How has your personal journey informed the filmmaking?

I am Russian American and Orthodox. My faith, my culture, is important to me. I am not interested in ‘conforming’ in that sense. I want to stay true to who I am. I grew up living in New York City. I am influenced by Michael Pomazansky and his writings, his spiritual essays and letters. I carry a lot of that with me. I also think commercial filmmaking is fun to watch. That’s what I’m into. Not some stupid “art” films. I got the wrong idea when I was in film school and I was younger and then I found my voice. I sincerely want to direct Transformers and go surfing with my wife in California.

How did you envision blending fantasy genre tropes with modern AI techniques?

I was interested in this genre. I was always drawn to the idea of myths. Heroic archetypes found in time. I loved reading The Lord of The Rings growing up. I also think that’s why I was initially drawn to filmmakers like Harmony Korine and Vincent Gallo. It was the early days of the internet. You would watch these incredibly poignant films and then read these wild stories. I also grew up on games like Skyrim and The Witcher 3, and knew I wanted to channel that emotional residue into something cinematic. AI provided the “visual hallucination” aspect, it was imperfect, glitchy, human feeling, like a fading memory. I did this myself. All of it. Do you know how many people I helped in my early days that treated me like I was beneath them? And where are they now? They mean nothing to me.

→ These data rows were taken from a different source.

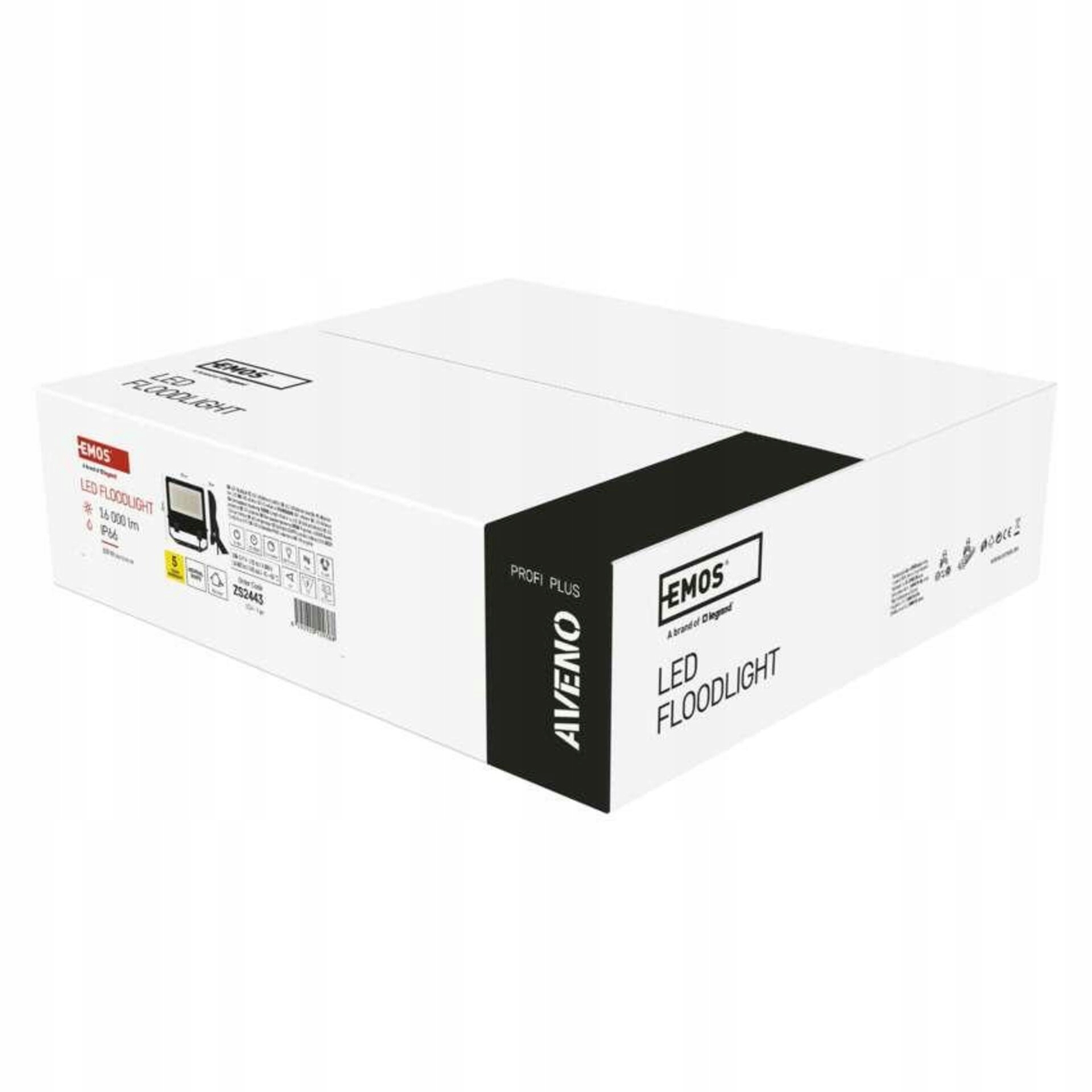 Emos Led reflektor Aveno 100W, čierny, neutrálna biela ZS2443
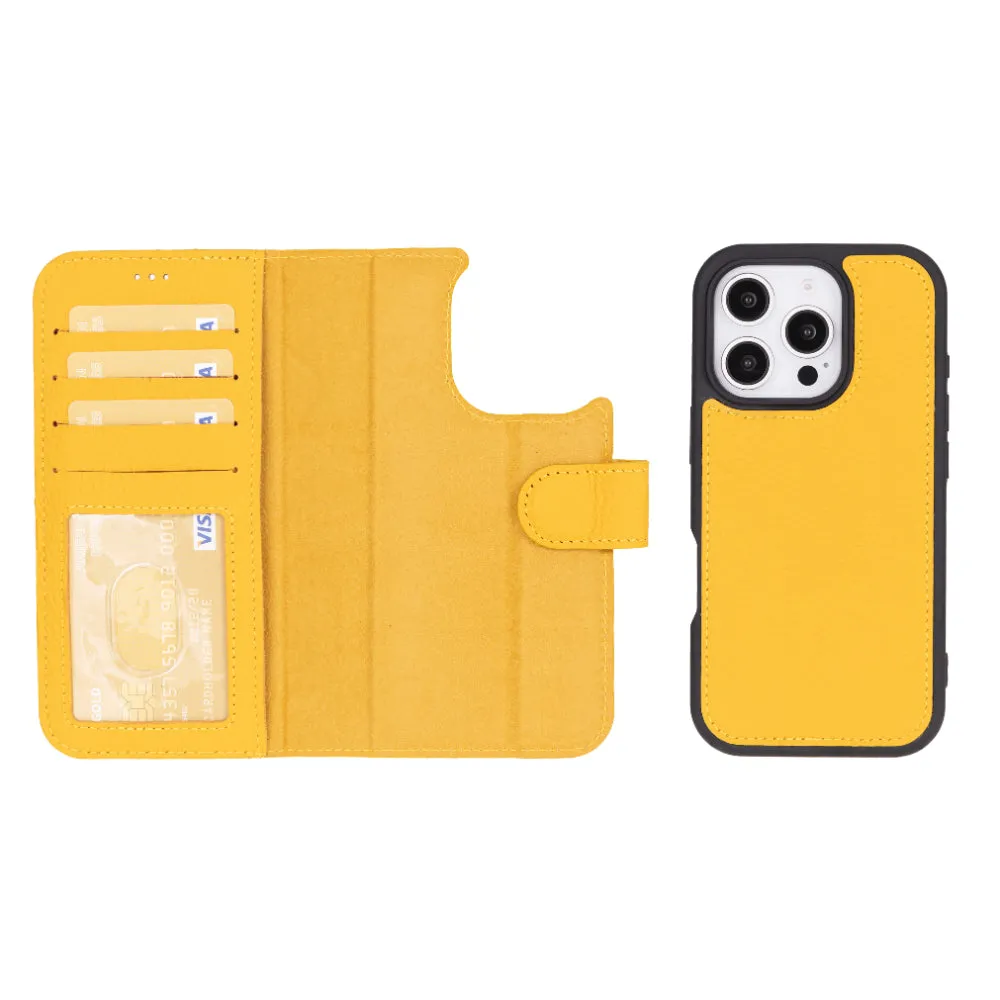 Genuine Leather Detachable  iphone 16 Case
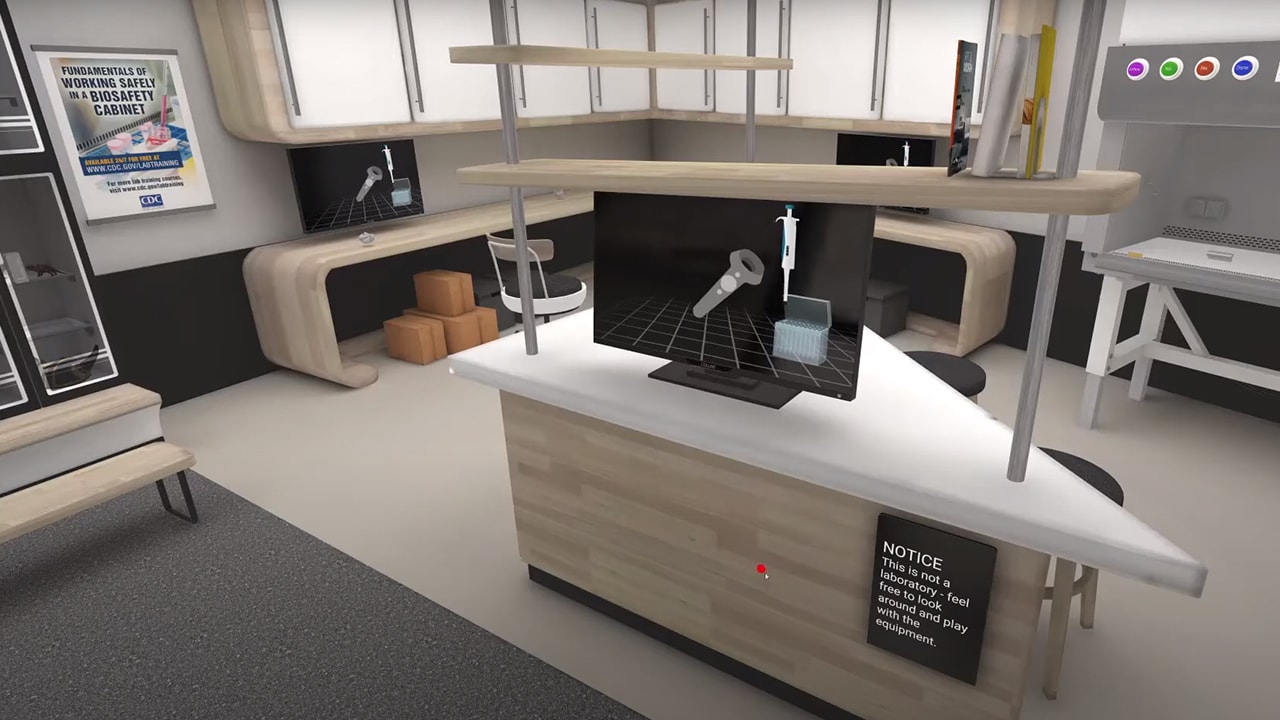 LabTrainingVR: Personal Protective Equipment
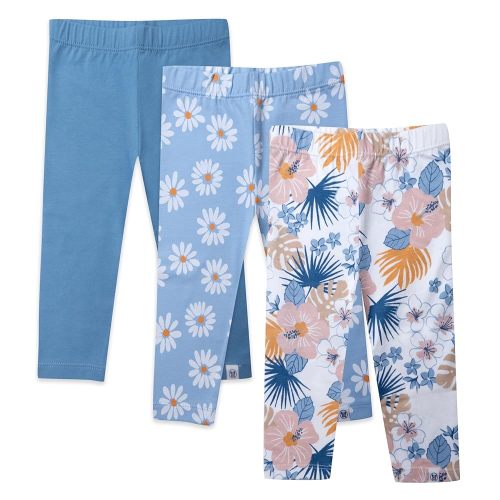 HonestBaby Multipack Leggings Skinny, Flare and Cargo Pants Organic Cotton for Infant Baby Girls, Toddlers, Little Kids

What themes were you hoping audiences would reflect on?

I wanted the film to feel like if you found an ancient VHS tape pulled from the ruins. If someone brought a Hi 8 camera to a medieval fantasy realm and documented the knights experiences. I wanted it to feel like memory. That’s why the footage glitches, the colors bleed, the sound warps, because this isn’t reality, it’s the memory of a dream.

What’s next for you after Dragon?

Spending more time with my girlfriend. Enjoying the summer. I’m currently working on the sequel called Dragon: Bloodline and then the final one in the trilogy.